→ TASK REQUIREMENTS:
Copy the material below, changing each "camera" to "lens" and leaving everything else as it is.
--- start EXERCISE INPUTS ---
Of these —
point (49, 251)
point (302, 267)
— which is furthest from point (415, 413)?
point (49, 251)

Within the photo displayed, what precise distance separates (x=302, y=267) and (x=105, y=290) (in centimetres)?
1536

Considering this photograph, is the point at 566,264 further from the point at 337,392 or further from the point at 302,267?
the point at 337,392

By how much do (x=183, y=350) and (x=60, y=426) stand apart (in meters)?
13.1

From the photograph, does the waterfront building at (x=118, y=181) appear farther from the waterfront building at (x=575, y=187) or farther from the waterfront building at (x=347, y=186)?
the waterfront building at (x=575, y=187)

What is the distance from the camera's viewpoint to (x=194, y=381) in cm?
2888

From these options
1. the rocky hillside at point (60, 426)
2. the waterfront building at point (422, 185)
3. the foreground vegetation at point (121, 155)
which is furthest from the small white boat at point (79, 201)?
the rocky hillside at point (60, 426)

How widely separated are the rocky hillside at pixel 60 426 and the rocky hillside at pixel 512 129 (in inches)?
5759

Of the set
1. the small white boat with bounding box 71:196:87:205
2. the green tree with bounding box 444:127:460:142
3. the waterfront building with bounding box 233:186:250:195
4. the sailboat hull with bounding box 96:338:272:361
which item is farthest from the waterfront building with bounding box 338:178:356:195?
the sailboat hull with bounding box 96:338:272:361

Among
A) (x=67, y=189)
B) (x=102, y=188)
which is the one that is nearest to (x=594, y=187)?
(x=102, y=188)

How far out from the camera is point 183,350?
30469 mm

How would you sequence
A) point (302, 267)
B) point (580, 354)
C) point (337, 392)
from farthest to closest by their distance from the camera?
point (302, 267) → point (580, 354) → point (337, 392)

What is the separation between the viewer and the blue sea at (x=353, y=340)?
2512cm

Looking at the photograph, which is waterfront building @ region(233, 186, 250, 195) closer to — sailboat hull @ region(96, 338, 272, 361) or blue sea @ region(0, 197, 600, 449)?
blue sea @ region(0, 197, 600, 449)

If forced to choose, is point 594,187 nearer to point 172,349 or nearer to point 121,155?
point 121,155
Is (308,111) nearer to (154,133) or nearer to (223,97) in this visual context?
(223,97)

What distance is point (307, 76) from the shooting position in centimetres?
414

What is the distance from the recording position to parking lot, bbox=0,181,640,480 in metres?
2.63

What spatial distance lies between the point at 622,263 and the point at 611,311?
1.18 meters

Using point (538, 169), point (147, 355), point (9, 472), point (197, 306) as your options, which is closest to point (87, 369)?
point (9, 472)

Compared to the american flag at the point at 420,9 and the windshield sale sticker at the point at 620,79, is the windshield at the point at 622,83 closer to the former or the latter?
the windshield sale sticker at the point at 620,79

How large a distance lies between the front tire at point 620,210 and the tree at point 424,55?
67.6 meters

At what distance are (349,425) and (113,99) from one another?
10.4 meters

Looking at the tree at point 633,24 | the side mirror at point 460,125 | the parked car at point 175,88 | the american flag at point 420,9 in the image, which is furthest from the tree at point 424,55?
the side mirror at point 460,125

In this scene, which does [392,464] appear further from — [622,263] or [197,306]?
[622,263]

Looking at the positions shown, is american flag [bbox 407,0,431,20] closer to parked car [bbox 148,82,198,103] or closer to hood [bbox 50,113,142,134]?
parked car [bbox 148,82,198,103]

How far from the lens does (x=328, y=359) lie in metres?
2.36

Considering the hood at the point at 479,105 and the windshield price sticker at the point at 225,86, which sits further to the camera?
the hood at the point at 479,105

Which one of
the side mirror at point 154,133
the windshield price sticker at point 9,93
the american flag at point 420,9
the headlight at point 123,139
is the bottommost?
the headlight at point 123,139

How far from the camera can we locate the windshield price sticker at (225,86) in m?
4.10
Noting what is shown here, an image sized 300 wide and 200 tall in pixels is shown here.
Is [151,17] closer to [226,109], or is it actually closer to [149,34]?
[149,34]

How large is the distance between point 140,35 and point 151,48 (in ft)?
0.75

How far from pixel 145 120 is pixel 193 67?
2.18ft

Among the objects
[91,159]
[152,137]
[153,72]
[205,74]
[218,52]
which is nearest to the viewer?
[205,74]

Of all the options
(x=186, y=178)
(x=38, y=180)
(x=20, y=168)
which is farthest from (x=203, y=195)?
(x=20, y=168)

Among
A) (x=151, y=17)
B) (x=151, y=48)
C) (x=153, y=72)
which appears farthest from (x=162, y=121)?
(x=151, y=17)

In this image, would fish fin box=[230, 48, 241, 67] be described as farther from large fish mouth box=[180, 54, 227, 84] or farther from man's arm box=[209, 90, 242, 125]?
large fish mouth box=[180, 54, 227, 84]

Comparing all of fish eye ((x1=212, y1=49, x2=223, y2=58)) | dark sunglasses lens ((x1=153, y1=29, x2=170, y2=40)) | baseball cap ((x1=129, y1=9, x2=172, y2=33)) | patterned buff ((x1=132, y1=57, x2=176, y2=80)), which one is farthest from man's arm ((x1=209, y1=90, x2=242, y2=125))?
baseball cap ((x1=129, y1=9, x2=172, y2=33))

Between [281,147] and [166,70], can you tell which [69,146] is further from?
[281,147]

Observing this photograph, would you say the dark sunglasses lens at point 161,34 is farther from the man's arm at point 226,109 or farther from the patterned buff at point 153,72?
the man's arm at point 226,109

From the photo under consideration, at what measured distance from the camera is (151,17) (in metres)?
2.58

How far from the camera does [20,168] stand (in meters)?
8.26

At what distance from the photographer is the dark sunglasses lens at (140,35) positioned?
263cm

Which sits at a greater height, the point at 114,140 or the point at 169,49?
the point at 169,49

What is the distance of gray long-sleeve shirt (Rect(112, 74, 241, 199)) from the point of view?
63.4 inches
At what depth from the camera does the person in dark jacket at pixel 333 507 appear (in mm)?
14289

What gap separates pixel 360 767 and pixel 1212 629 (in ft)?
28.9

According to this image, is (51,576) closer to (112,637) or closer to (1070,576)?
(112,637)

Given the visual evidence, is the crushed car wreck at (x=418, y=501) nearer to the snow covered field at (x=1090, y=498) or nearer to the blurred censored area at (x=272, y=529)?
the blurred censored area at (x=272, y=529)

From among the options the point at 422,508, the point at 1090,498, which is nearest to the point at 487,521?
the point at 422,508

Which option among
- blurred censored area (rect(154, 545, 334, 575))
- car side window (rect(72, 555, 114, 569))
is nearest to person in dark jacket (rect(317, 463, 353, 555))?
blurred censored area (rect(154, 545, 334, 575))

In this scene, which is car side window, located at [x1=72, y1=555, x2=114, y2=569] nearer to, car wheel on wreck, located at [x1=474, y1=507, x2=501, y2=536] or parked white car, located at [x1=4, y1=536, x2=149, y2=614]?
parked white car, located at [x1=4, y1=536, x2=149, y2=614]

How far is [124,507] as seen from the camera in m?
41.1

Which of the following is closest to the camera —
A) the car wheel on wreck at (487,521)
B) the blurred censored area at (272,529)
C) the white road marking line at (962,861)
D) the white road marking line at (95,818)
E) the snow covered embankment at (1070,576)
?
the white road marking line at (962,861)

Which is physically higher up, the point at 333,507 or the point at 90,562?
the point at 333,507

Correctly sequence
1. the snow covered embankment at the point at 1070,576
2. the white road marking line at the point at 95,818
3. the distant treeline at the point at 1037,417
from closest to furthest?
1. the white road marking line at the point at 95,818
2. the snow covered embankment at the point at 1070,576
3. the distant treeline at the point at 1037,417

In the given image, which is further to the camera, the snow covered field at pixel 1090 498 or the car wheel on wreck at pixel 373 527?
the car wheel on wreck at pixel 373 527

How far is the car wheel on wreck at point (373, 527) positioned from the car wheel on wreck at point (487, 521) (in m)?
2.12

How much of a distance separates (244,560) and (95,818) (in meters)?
--- end EXERCISE INPUTS ---
→ RESPONSE:
Of these —
point (49, 251)
point (302, 267)
— which is furthest from point (415, 413)?
point (49, 251)

Within the photo displayed, what precise distance separates (x=302, y=267) and (x=105, y=290) (in centimetres)?
1536

Considering this photograph, is the point at 566,264 further from the point at 337,392 or further from the point at 302,267?
the point at 337,392

By how much do (x=183, y=350) and (x=60, y=426) stand apart (in meters)?
13.1

From the photograph, does the waterfront building at (x=118, y=181) appear farther from the waterfront building at (x=575, y=187) or farther from the waterfront building at (x=347, y=186)?
the waterfront building at (x=575, y=187)

What is the distance from the lens's viewpoint to (x=194, y=381) in cm?
2888

From these options
1. the rocky hillside at point (60, 426)
2. the waterfront building at point (422, 185)
3. the foreground vegetation at point (121, 155)
which is furthest from the small white boat at point (79, 201)?
the rocky hillside at point (60, 426)

How widely separated are the rocky hillside at pixel 60 426 and the rocky hillside at pixel 512 129 (in inches)?
5759

Of the set
1. the small white boat with bounding box 71:196:87:205
2. the green tree with bounding box 444:127:460:142
3. the waterfront building with bounding box 233:186:250:195
4. the sailboat hull with bounding box 96:338:272:361
which item is farthest from the waterfront building with bounding box 338:178:356:195?
the sailboat hull with bounding box 96:338:272:361

Among
A) (x=67, y=189)
B) (x=102, y=188)
which is the one that is nearest to (x=594, y=187)?
(x=102, y=188)

How far out from the lens is point 183,350?
30469 mm

How would you sequence
A) point (302, 267)
B) point (580, 354)
C) point (337, 392)
from farthest to closest by their distance from the lens?
point (302, 267) → point (580, 354) → point (337, 392)

What is the separation between the viewer and the blue sea at (x=353, y=340)?
2512cm

Looking at the photograph, which is waterfront building @ region(233, 186, 250, 195) closer to — sailboat hull @ region(96, 338, 272, 361) or blue sea @ region(0, 197, 600, 449)?
blue sea @ region(0, 197, 600, 449)

If forced to choose, is point 594,187 nearer to point 172,349 or nearer to point 121,155?
point 121,155
Is (308,111) nearer to (154,133) or nearer to (223,97) in this visual context?
(223,97)

What distance is point (307, 76) from the shooting position in centimetres?
414

What is the distance from the recording position to parking lot, bbox=0,181,640,480 in metres?
2.63

What spatial distance lies between the point at 622,263 and the point at 611,311?
1.18 meters

Using point (538, 169), point (147, 355), point (9, 472), point (197, 306) as your options, which is closest to point (87, 369)?
point (9, 472)

Compared to the american flag at the point at 420,9 and the windshield sale sticker at the point at 620,79, is the windshield at the point at 622,83 closer to the former or the latter?
the windshield sale sticker at the point at 620,79

How large a distance lies between the front tire at point 620,210 and the tree at point 424,55?
67.6 meters

At what distance are (349,425) and (113,99) from one another?
10.4 meters

Looking at the tree at point 633,24 | the side mirror at point 460,125 | the parked car at point 175,88 | the american flag at point 420,9 in the image, which is furthest from the tree at point 424,55?
the side mirror at point 460,125

In this scene, which does [392,464] appear further from — [622,263] or [197,306]?
[622,263]

Looking at the positions shown, is american flag [bbox 407,0,431,20] closer to parked car [bbox 148,82,198,103] or closer to hood [bbox 50,113,142,134]?
parked car [bbox 148,82,198,103]

How far from the lens does (x=328, y=359) lie in metres?
2.36

Considering the hood at the point at 479,105 and the windshield price sticker at the point at 225,86, which sits further to the lens?
the hood at the point at 479,105

Which one of
the side mirror at point 154,133
the windshield price sticker at point 9,93
the american flag at point 420,9
the headlight at point 123,139
is the bottommost?
the headlight at point 123,139

How far from the lens can we locate the windshield price sticker at (225,86) in m?
4.10
Noting what is shown here, an image sized 300 wide and 200 tall in pixels is shown here.
Is [151,17] closer to [226,109], or is it actually closer to [149,34]?
[149,34]

How large is the distance between point 140,35 and point 151,48 (in ft)?
0.75

How far from pixel 145 120 is pixel 193 67?
2.18ft

Among the objects
[91,159]
[152,137]
[153,72]
[205,74]
[218,52]
which is nearest to the viewer?
[205,74]

Of all the options
(x=186, y=178)
(x=38, y=180)
(x=20, y=168)
which is farthest from (x=203, y=195)?
(x=20, y=168)

Among
A) (x=151, y=17)
B) (x=151, y=48)
C) (x=153, y=72)
which appears farthest from (x=162, y=121)?
(x=151, y=17)

In this image, would fish fin box=[230, 48, 241, 67] be described as farther from large fish mouth box=[180, 54, 227, 84] or farther from man's arm box=[209, 90, 242, 125]?
large fish mouth box=[180, 54, 227, 84]

Comparing all of fish eye ((x1=212, y1=49, x2=223, y2=58)) | dark sunglasses lens ((x1=153, y1=29, x2=170, y2=40)) | baseball cap ((x1=129, y1=9, x2=172, y2=33)) | patterned buff ((x1=132, y1=57, x2=176, y2=80)), which one is farthest from man's arm ((x1=209, y1=90, x2=242, y2=125))?
baseball cap ((x1=129, y1=9, x2=172, y2=33))

Between [281,147] and [166,70], can you tell which [69,146] is further from?
[281,147]

Observing this photograph, would you say the dark sunglasses lens at point 161,34 is farther from the man's arm at point 226,109 or farther from the patterned buff at point 153,72?
the man's arm at point 226,109

From the photo under consideration, at what measured distance from the lens is (151,17) (in metres)?
2.58

How far from the lens does [20,168] stand (in meters)?
8.26

At what distance from the photographer is the dark sunglasses lens at (140,35) positioned?
263cm

Which sits at a greater height, the point at 114,140 or the point at 169,49?
the point at 169,49

What is the distance of gray long-sleeve shirt (Rect(112, 74, 241, 199)) from the point of view?
63.4 inches
At what depth from the lens does the person in dark jacket at pixel 333 507 appear (in mm)?
14289

What gap separates pixel 360 767 and pixel 1212 629 (in ft)?
28.9

According to this image, is (51,576) closer to (112,637) or closer to (1070,576)?
(112,637)

Given the visual evidence, is the crushed car wreck at (x=418, y=501) nearer to the snow covered field at (x=1090, y=498) or nearer to the blurred censored area at (x=272, y=529)?
the blurred censored area at (x=272, y=529)

From among the options the point at 422,508, the point at 1090,498, which is nearest to the point at 487,521?
the point at 422,508

Which option among
- blurred censored area (rect(154, 545, 334, 575))
- car side window (rect(72, 555, 114, 569))
is nearest to person in dark jacket (rect(317, 463, 353, 555))?
blurred censored area (rect(154, 545, 334, 575))

In this scene, which is car side window, located at [x1=72, y1=555, x2=114, y2=569] nearer to, car wheel on wreck, located at [x1=474, y1=507, x2=501, y2=536] or parked white car, located at [x1=4, y1=536, x2=149, y2=614]?
parked white car, located at [x1=4, y1=536, x2=149, y2=614]

How far is [124,507] as seen from the lens in m?
41.1

Which of the following is closest to the lens —
A) the car wheel on wreck at (487,521)
B) the blurred censored area at (272,529)
C) the white road marking line at (962,861)
D) the white road marking line at (95,818)
E) the snow covered embankment at (1070,576)
?
the white road marking line at (962,861)

Which is physically higher up, the point at 333,507 or the point at 90,562?
the point at 333,507

Correctly sequence
1. the snow covered embankment at the point at 1070,576
2. the white road marking line at the point at 95,818
3. the distant treeline at the point at 1037,417
from closest to furthest?
1. the white road marking line at the point at 95,818
2. the snow covered embankment at the point at 1070,576
3. the distant treeline at the point at 1037,417

In the given image, which is further to the lens, the snow covered field at pixel 1090 498 or the car wheel on wreck at pixel 373 527?
the car wheel on wreck at pixel 373 527

How far is the car wheel on wreck at point (373, 527) positioned from the car wheel on wreck at point (487, 521) (in m)?
2.12

How much of a distance separates (244,560) and (95,818) (in meters)?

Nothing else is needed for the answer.